On 1/17/11 6:44 AM, Steven Schveighoffer wrote:
On Sun, 16 Jan 2011 13:06:16 -0500, Andrei Alexandrescu
<seewebsiteforem...@erdani.org> wrote:
On 1/15/11 9:25 PM, Jonathan M Davis wrote:
Considering that strings are already dealt with specially in order to
have an
element of dchar, I wouldn't think that it would be all that
distruptive to make
it so that they had an element type of Grapheme instead. Wouldn't
that then fix
all of std.algorithm and the like without really disrupting anything?
It would make everything related a lot (a TON) slower, and it would
break all client code that uses dchar as the element type, or is
otherwise unprepared to use Graphemes explicitly. There is no question
there will be disruption.
I would have agreed with you last week. Now I understand that using
dchar is just as useless for unicode as using char.
This is one extreme. Char only works for English. Dchar works for most
languages. It won't work for a few. That doesn't make it useless for
languages that work with it.
Will it be slower? Perhaps. A TON slower? Probably not.
It will be a ton slower.
But it will be correct. Correct and slow is better than incorrect and
fast. If I showed you a shortest-path algorithm that ran in O(V) time,
but didn't always find the shortest path, would you call it a success?
The comparison doesn't apply.
We need to get some real numbers together. I'll see what I can create
for a type, but someone else needs to supply the input :) I'm on short
supply of unicode data, and any attempts I've made to create some result
in failure. I have one example of one composed character in this thread
that I can cling to, but in order to supply some real numbers, we need a
large amount of data.
I very much appreciate that you're doing actual work on this.
Andrei

- - -

_TASKS TO COMPLETE_
a) From the Unicode thread, retype the part that opens with the words containing "Will it be slower?" and closes with "it a success?".
b) In the Unicode thread, which language is char said to work for only?

_Saved entries_
- - -

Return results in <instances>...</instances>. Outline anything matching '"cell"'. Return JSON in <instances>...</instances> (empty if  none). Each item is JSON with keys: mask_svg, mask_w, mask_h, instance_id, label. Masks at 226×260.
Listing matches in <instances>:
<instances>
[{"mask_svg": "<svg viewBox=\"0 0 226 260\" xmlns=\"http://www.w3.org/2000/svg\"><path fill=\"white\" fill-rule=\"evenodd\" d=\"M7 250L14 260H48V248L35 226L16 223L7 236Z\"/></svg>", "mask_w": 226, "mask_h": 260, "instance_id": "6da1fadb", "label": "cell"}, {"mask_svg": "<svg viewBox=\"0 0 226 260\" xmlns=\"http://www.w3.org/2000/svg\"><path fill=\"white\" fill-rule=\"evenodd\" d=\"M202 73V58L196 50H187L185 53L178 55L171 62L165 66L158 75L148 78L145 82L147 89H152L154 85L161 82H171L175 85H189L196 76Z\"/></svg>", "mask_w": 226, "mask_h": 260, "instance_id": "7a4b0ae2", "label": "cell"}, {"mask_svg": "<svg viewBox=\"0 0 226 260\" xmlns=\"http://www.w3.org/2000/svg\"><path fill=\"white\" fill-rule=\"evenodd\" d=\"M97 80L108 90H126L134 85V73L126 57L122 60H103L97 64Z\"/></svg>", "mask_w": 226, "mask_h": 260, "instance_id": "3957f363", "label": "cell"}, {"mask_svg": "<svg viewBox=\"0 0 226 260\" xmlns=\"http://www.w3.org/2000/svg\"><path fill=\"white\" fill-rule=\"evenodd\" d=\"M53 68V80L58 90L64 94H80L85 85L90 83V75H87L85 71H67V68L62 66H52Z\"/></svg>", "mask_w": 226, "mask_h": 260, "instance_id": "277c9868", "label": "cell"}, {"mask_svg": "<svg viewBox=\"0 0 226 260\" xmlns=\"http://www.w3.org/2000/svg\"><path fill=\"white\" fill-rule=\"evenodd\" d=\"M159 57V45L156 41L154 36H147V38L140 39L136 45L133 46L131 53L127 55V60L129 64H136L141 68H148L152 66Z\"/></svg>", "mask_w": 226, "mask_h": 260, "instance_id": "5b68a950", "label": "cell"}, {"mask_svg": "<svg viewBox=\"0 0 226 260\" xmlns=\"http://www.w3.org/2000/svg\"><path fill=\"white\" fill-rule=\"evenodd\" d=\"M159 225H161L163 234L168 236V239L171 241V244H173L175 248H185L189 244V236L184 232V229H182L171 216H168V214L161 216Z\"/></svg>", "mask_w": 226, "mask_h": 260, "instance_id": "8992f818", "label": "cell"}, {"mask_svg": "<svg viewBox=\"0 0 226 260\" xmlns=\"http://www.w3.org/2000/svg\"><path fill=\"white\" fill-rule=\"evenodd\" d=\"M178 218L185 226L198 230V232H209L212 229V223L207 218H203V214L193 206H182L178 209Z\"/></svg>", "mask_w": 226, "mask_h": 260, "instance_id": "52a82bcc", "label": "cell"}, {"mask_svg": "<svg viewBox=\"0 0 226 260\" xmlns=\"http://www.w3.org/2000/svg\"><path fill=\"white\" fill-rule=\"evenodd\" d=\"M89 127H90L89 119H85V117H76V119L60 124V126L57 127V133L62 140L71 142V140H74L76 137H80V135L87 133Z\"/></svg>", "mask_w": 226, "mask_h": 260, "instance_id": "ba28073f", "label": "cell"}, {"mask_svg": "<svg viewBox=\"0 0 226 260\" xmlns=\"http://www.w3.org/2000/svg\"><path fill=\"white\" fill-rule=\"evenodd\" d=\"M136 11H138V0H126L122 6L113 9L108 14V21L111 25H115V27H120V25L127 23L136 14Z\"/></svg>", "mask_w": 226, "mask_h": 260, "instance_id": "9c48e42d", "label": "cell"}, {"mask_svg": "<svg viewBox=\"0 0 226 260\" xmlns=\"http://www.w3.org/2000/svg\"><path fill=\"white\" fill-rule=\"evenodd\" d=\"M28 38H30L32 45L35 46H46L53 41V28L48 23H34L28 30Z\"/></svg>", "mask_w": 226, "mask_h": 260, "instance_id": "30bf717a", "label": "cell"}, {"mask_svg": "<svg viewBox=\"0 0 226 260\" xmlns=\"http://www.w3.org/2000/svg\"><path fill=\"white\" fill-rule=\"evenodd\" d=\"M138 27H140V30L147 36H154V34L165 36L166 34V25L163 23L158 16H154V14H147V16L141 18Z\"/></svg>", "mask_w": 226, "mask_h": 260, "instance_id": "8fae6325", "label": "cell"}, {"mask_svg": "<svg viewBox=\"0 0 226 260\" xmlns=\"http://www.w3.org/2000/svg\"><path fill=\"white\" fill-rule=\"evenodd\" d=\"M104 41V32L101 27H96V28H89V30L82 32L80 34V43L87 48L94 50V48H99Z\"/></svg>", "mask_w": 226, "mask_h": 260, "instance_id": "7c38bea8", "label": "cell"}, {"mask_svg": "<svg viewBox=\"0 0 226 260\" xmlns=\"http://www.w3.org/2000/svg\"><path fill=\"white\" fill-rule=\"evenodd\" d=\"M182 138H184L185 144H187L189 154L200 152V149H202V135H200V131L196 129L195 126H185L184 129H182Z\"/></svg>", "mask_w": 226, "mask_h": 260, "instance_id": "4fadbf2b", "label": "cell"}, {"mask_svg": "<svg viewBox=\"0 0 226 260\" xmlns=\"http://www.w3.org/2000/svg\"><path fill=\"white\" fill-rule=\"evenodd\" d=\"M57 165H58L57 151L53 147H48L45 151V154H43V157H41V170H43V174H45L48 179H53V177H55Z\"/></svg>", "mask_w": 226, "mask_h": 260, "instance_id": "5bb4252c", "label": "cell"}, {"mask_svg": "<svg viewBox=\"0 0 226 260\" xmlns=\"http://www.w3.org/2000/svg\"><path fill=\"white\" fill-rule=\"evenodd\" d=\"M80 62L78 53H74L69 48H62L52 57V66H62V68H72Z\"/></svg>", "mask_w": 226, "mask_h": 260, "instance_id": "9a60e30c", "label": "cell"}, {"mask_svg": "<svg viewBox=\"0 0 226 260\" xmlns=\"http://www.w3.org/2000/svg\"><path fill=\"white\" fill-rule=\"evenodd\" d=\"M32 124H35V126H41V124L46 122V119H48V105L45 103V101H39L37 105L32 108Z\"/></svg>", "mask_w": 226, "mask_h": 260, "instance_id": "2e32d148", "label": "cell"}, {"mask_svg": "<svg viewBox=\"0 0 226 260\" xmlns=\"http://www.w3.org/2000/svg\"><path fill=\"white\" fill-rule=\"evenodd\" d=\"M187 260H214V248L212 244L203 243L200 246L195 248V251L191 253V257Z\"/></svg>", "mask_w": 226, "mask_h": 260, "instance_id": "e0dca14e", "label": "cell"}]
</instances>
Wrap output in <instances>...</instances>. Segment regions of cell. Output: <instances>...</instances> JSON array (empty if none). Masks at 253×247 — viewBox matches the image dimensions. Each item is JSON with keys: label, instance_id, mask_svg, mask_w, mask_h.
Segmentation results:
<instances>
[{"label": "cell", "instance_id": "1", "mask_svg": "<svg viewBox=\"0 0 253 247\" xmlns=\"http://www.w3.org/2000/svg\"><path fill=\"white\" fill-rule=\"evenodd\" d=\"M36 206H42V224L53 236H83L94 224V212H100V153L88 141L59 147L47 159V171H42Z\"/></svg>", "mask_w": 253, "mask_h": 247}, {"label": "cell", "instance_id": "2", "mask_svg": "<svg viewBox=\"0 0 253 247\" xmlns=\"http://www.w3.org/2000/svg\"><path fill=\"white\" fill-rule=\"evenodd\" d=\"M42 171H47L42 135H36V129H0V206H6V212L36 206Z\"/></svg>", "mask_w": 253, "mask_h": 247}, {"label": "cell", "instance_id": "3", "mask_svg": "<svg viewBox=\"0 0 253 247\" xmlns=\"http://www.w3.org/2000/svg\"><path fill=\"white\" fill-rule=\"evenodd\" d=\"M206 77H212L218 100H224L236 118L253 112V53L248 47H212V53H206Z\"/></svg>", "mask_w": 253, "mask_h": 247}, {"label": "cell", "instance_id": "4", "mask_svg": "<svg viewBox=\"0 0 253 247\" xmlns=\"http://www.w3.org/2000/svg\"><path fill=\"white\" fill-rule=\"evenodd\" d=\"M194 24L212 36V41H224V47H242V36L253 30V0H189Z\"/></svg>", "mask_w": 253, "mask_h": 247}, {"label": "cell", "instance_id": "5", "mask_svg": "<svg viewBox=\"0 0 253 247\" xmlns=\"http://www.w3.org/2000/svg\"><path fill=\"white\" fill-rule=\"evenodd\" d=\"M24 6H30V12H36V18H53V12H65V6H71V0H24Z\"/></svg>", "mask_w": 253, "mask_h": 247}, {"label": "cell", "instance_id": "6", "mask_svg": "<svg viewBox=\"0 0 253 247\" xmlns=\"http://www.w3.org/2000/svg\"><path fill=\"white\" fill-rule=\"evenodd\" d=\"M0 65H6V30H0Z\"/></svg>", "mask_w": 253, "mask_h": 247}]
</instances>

- - -

_ANSWERS PROVIDED_
a)
Will it be slower? Perhaps. A TON slower? Probably not.
It will be a ton slower.
But it will be correct. Correct and slow is better than incorrect and
fast. If I showed you a shortest-path algorithm that ran in O(V) time,
but didn't always find the shortest path, would you call it a success?

b) English.